Exercise instructions: In the data below, how many lines contain the string "assets"? Give only the figure.

[Start of Attachment]

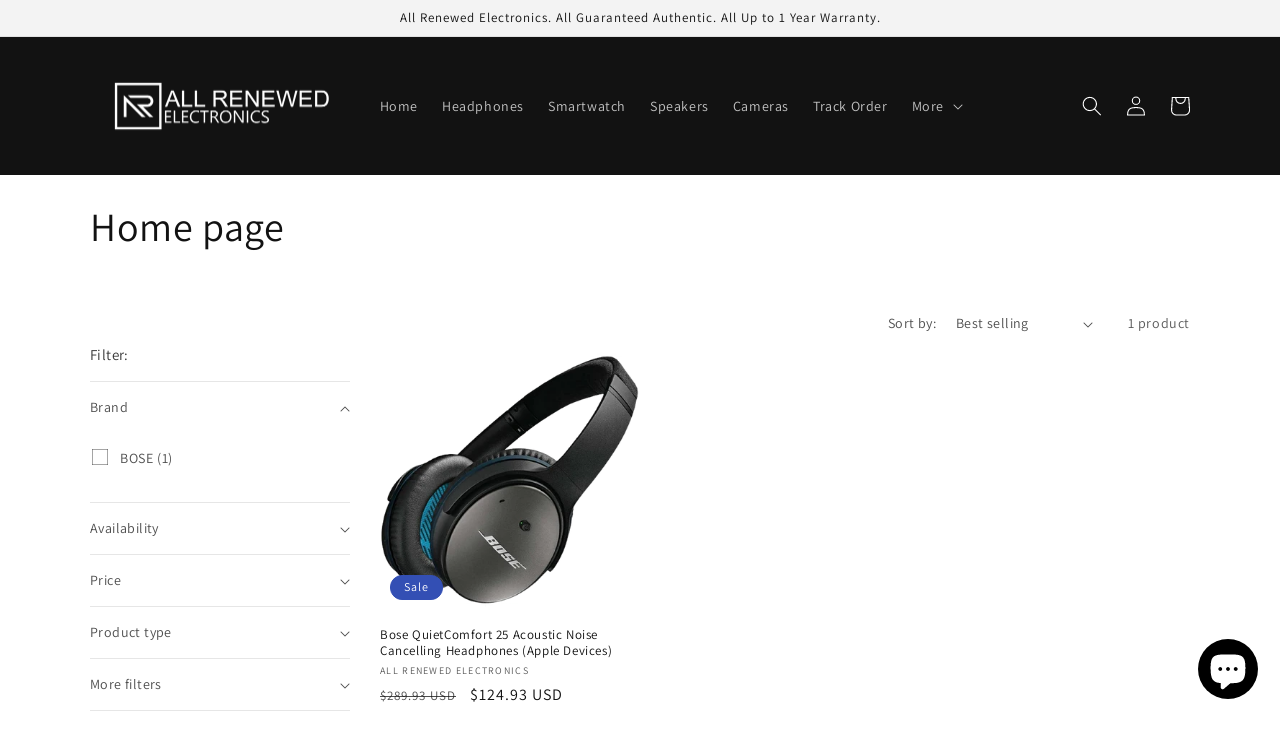

--- FILE ---
content_type: text/css
request_url: https://www.allrenewed.com/cdn/shop/t/7/assets/flits_custom.css?v=133881370446091440291748632851
body_size: -723
content:
/*# sourceMappingURL=/cdn/shop/t/7/assets/flits_custom.css.map?v=133881370446091440291748632851 */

[End of Attachment]

The completed task: 2